La primera de ellas, de flor blanca, es conocida como la rabaniza blanca o citrón, Diplotaxis erucoides (L.) DC., y pertenece a lo que conocemos como verduras silvestres. No hay que olvidar que muchas de las plantas que pertenecen a esta familia forman parte de las verduras tradicionales que comemos; y las no tan tradicionales, como las coles, las berzas, las coliflores de todos los colores, los brócolis, nabos, y un largo etc. La rabaniza tiene un sabor picante, propio de muchas de las verduras de esta familia –como los rábanos–. Se trata de una planta anual, con las hojas verdes, por lo general muy divididas, que se sitúan en la parte basal, aunque también tiene algunas hojas en el tallo. Su inflorescencia está formada por muchas flores blancas dispuestas en un eje, que producen unos frutos largos con dos filas de semillas. Precisamente, su nombre se debe a esta característica, ya que deriva del griego diplos (doble) y taxis (orden, disposición), pues tienen dos filas de semillas en sus frutos; y el epíteto específico (erucoides) significa “como la eruca”, es decir, que se parece a la rúcula.

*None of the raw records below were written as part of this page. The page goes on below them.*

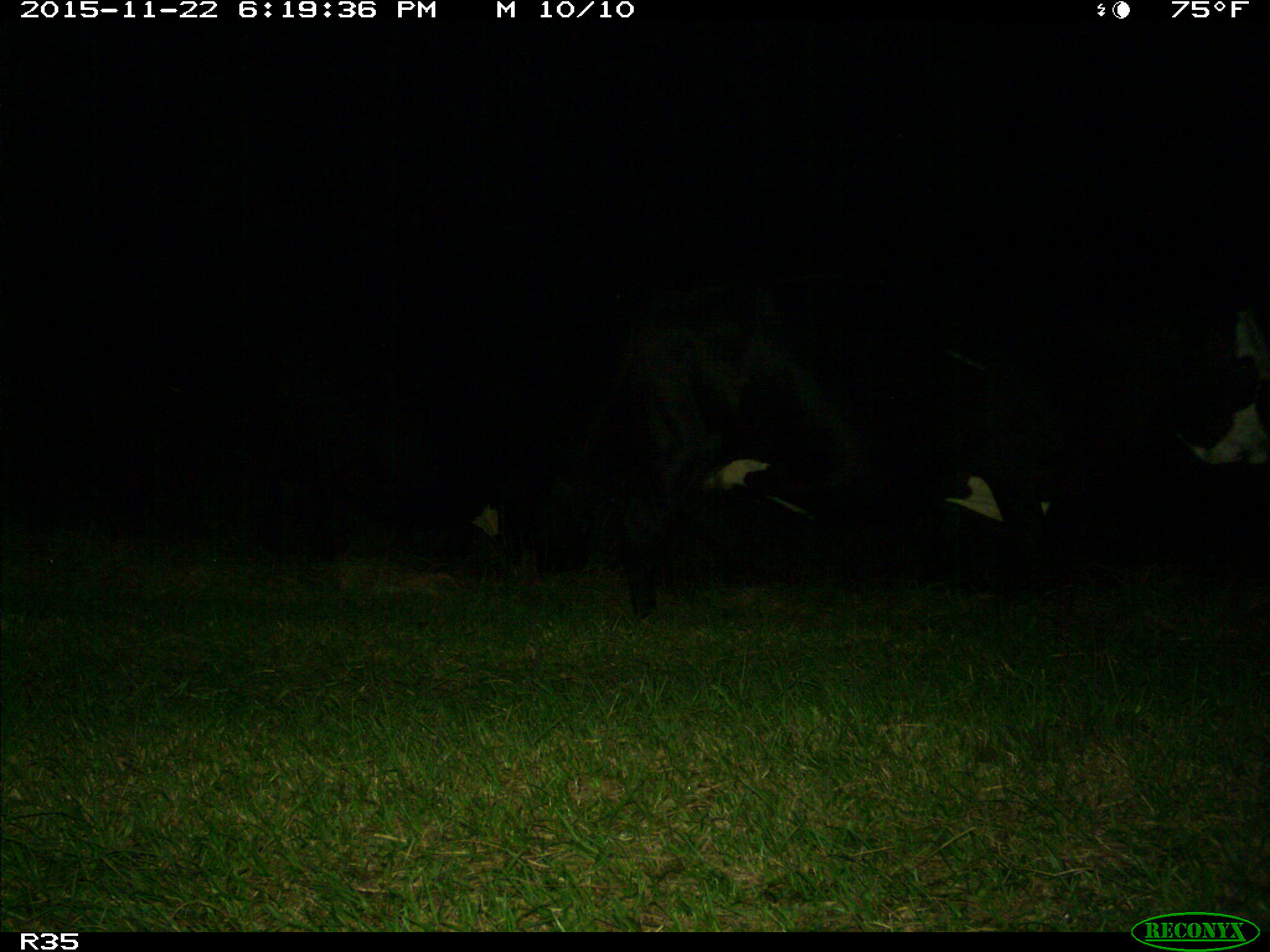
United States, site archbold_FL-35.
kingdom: Animalia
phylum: Chordata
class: Mammalia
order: Artiodactyla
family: Bovidae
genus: Bos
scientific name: Bos taurus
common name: domestic cow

Por su abundancia al final del invierno y su facilidad de recolección era una de las plantas más utilizadas para alimentar a los conejos, en aquellos tiempos en que se criaban conejos en casa; ahora, la rabaniza cumple su función en el ecosistema, al igual que la siguiente especie de la que ahora hablaremos.
El collejón, Moricandia arvensis (L.) DC., es una planta de flores moradas, fácil de reconocer, y también anual como la rabaniza. Posiblemente, su nombre vernáculo provenga de que sus hojas guardan cierto parecido con las collejas, Silene vulgaris (Moench) Garcke, sin pelos y con un color verde glauco; tanto es así, que cuando ninguna de ellas tiene flores pueden llegar a confundirse, pero mientras que la colleja está catalogada como una de las verduras más fina que existen, el collejón es muy poco apreciado (sólo se ha utilizado como verdura de subsistencia y como alimento de animales). El color morado de sus flores la hace muy atractiva, y sus hojas enteras y verde-azuladas abrazan al tallo –en Botánica se utiliza la palabra amplexicaule para designar a esa forma de inserción de las hojas–; sus frutos, muy parecidos a los de la rabaniza, se sitúan también a lo largo del eje de la inflorescencia.
Y cuando dentro de unas semanas las semillas de estas plantas caigan al suelo, comenzará el periodo de latencia… y a esperar, como el olmo seco y el corazón de Antonio Machado, “hacia la luz y hacia la vida, otro milagro de la primavera”.